[[ DATA FOR THIS EXERCISE open ]]

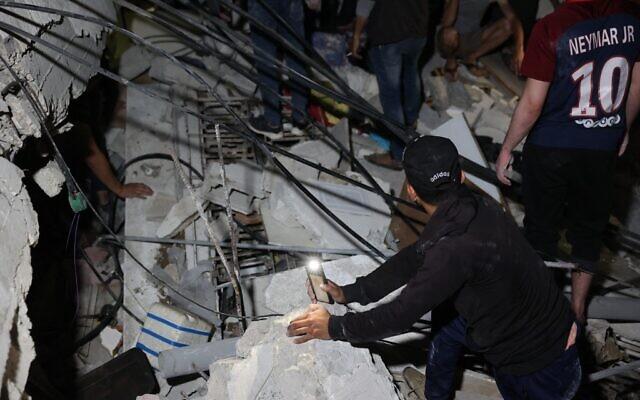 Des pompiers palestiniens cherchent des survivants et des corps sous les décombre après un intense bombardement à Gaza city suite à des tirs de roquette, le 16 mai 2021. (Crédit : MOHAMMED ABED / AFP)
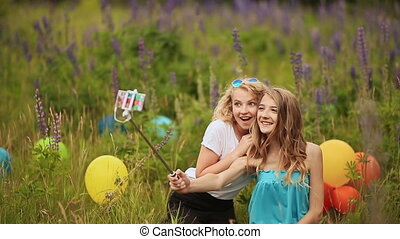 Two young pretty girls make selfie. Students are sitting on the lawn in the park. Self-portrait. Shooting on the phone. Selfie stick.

[[ DATA FOR THIS EXERCISE closed ]]
[[ DATA FOR THIS EXERCISE open ]]

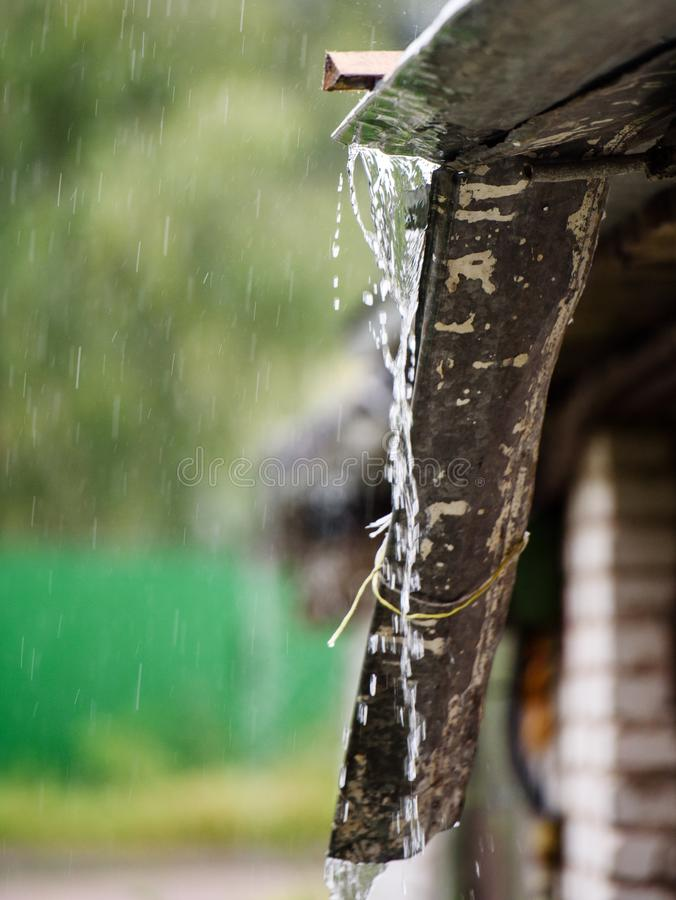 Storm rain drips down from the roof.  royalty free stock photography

[[ DATA FOR THIS EXERCISE closed ]]

■ ACTIVITY ■
I would like the exact lines from the data above, starting with the one that holds "Des pompiers palestiniens" and going on through the one that holds "Two young pretty", without the pictures.

■ ANSWER BELOW ■
 Des pompiers palestiniens cherchent des survivants et des corps sous les décombre après un intense bombardement à Gaza city suite à des tirs de roquette, le 16 mai 2021. (Crédit : MOHAMMED ABED / AFP)
 Two young pretty girls make selfie. Students are sitting on the lawn in the park. Self-portrait. Shooting on the phone. Selfie stick.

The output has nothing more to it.